Aufgabenstellung.
Wann sind laut dem Textauszug über populäre Musik die Erweckungsbewegungen entstanden?

Textauszug.
= = = =
In der populären Musik steckt ein Geheimnis, das man nicht aussprechen darf, ohnesich schlimme Feinde zu machen: Es ist ihre Nähe zu den modernen Erweckungsbewegungen, zur Pfingstkirche und zu den Wiedertäufern, zu Methodisten und Charismatikern.

Yusuf

Yusuf alias Cat Stevens: Auf seiner neuen Platte "An Other Cup" sind die fehlenden 28 Jahre zu hören.

(Foto: Foto: dpa)

Nicht zufällig sind diese Volksbewegungen, die eine wie die andere, gegen Ende des 19. Jahrhunderts entstanden, als seelischer Aufstieg des vierten Standes.

Und nicht zufällig teilen sie viele ihrer Ausdrucksformen: den Kult der Begeisterung und das Reden in Zungen, den Hang zum kollektiven Enthusiasmus in möglichst großen Arenen, den Glauben an die Unmittelbarkeit und die nie erlöschende Hoffnung auf Erhebung und Entrückung, die Verachtung für die Anhänger falscher Kirchen ("Wie kann man nur Robbie Williams gut finden") und den Traum vom Leben im Guten.

Sanfter, warmer Folkrock

Und wenn der Gläubige nach vorn tritt, vor die Gemeinde, um in seinen eigenen, ebenso ungelenken wie vom Heiligen Geist inspirierten Worten Zeugnis abzulegen von Gott - ist es dann nicht so ähnlich, wie wenn ein Sänger das Mikrophon ergreift, mit ungeschulter Stimme, unfähig, den Ton zu halten oder die Lage zu wechseln, aber authentisch, beseelt und wahr?
= = = =
Erfasstes Material.
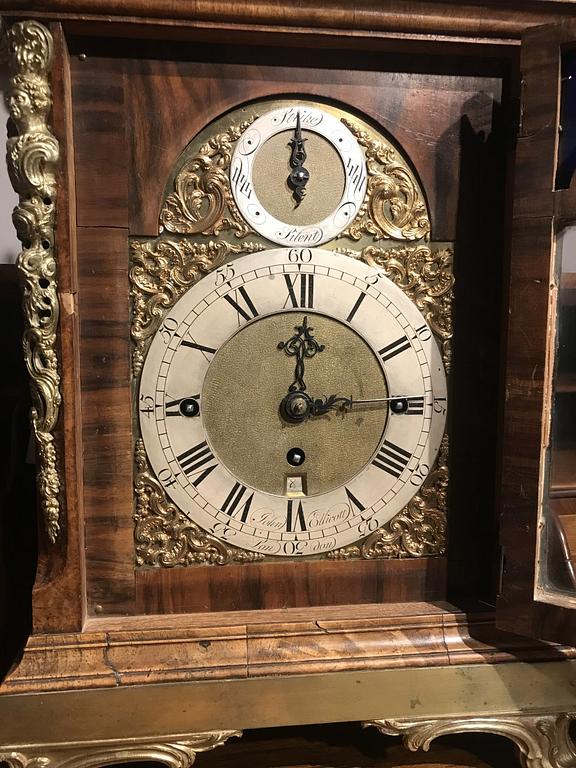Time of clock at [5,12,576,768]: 12:14
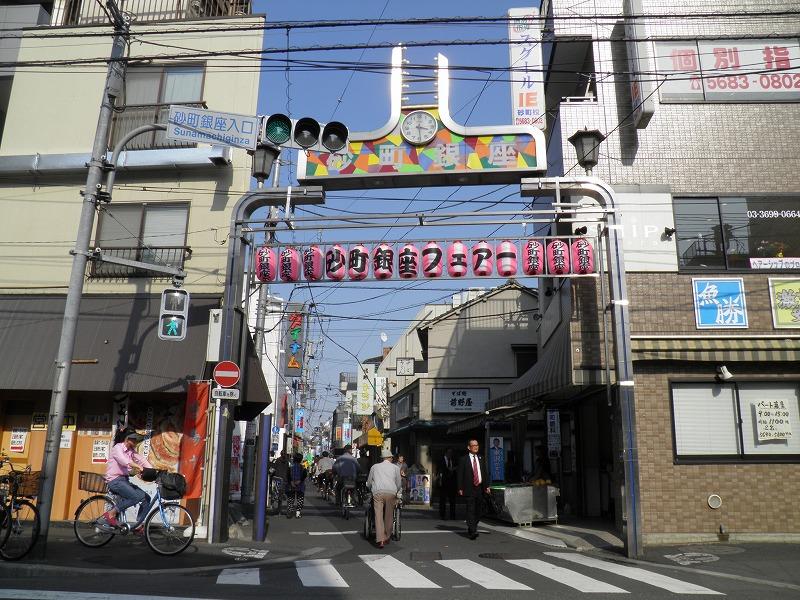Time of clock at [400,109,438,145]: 3:29
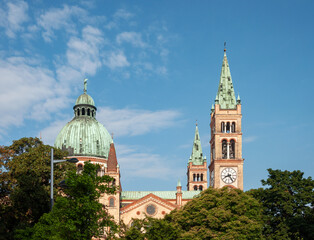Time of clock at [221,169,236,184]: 8:24
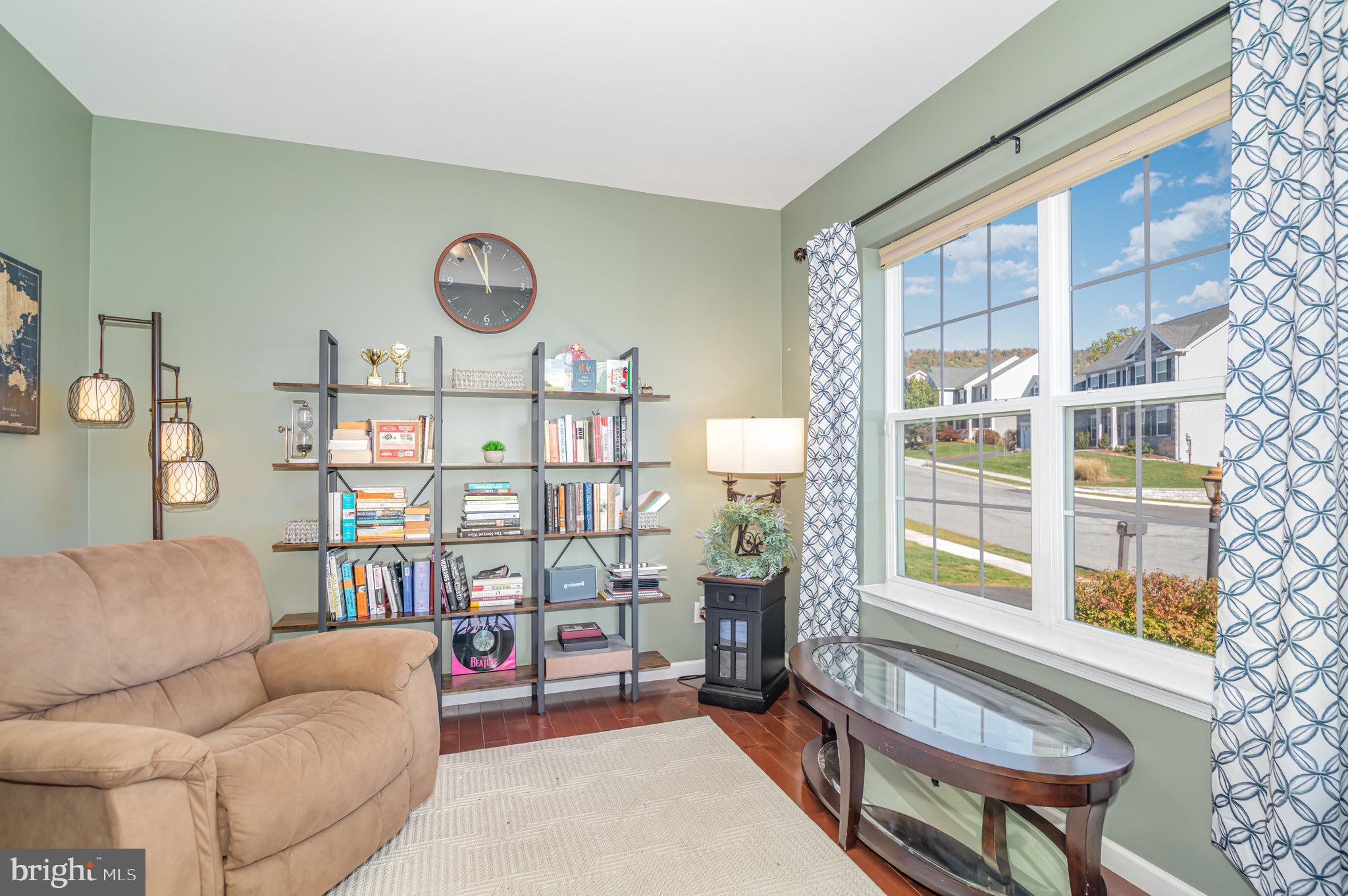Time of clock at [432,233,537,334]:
= = = =
Richtige Antwort.
Gegen Ende des 19. Jahrhunderts.